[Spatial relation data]
^^^^^^^^

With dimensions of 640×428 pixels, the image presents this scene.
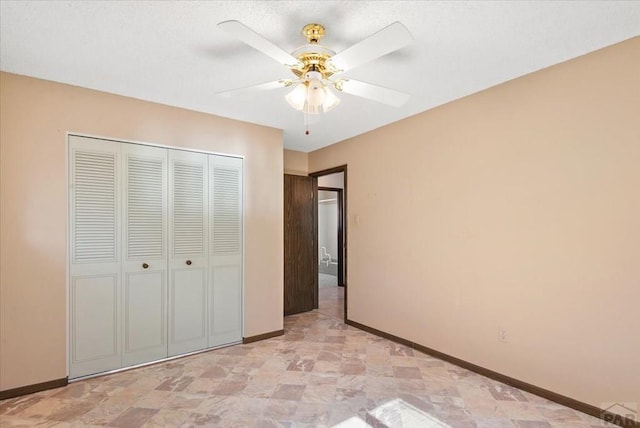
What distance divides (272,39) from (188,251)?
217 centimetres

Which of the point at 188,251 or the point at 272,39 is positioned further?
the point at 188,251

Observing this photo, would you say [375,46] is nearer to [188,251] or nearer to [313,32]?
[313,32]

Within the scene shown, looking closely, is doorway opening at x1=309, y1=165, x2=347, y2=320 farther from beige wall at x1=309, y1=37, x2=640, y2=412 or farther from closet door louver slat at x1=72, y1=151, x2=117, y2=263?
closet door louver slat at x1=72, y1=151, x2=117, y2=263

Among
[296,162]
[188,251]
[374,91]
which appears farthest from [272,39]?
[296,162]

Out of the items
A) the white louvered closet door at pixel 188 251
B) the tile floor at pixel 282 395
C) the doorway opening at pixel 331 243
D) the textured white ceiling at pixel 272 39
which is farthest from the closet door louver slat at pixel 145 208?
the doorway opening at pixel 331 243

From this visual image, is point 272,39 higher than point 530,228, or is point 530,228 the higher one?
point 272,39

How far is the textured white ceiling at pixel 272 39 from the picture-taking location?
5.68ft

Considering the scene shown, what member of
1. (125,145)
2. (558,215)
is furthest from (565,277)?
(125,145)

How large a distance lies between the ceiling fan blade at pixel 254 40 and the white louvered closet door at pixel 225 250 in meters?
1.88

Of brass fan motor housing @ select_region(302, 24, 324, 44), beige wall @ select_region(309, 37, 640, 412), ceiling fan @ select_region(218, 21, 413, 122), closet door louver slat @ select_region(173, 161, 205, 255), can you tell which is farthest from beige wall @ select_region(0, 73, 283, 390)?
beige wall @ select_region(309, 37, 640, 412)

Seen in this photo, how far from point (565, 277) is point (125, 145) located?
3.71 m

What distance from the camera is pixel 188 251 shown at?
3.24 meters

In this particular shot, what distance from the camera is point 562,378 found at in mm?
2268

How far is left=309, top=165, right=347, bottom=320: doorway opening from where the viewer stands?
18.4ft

^^^^^^^^

Rewrite all the records with every "textured white ceiling" changed to "popcorn ceiling" and everything else kept the same. Omit the pictures from your answer.

With dimensions of 640×428 pixels, the image presents this scene.
What distance divides (272,39) from (188,251)?
217 centimetres

Which of the point at 188,251 or the point at 272,39 is positioned further?
the point at 188,251

Observing this photo, would you say [375,46] is nearer to [188,251] or nearer to [313,32]?
[313,32]

Within the scene shown, looking closely, is doorway opening at x1=309, y1=165, x2=347, y2=320 farther from beige wall at x1=309, y1=37, x2=640, y2=412 or farther from closet door louver slat at x1=72, y1=151, x2=117, y2=263?
closet door louver slat at x1=72, y1=151, x2=117, y2=263

Among
[296,162]
[188,251]
[374,91]
which appears farthest from [272,39]?
[296,162]

Out of the items
A) the white louvered closet door at pixel 188 251
B) the tile floor at pixel 282 395
C) the doorway opening at pixel 331 243
D) the popcorn ceiling at pixel 272 39
which is farthest from the closet door louver slat at pixel 145 208?
the doorway opening at pixel 331 243

From this visual image, is point 272,39 higher than point 530,228, or is point 530,228 the higher one?
point 272,39

How far is the popcorn ceiling at pixel 272 39 from the picture-taking location?
5.68ft

Considering the scene shown, what member of
1. (125,145)
2. (558,215)
is furthest from (565,277)?
(125,145)

How large a distance lies between the ceiling fan blade at pixel 254 40 and the white louvered closet door at pixel 225 250 in meters?
1.88

Of brass fan motor housing @ select_region(302, 24, 324, 44), beige wall @ select_region(309, 37, 640, 412), ceiling fan @ select_region(218, 21, 413, 122), closet door louver slat @ select_region(173, 161, 205, 255), can you tell which is farthest from beige wall @ select_region(0, 73, 283, 390)?
beige wall @ select_region(309, 37, 640, 412)

Seen in this photo, how far from point (565, 277) is point (125, 145) located?
3.71 m

What distance from the camera is pixel 188 251 shown at?
3.24 meters

In this particular shot, what distance from the camera is point 562,378 found at in mm?
2268

How far is left=309, top=165, right=347, bottom=320: doorway opening from where the viewer stands?
18.4ft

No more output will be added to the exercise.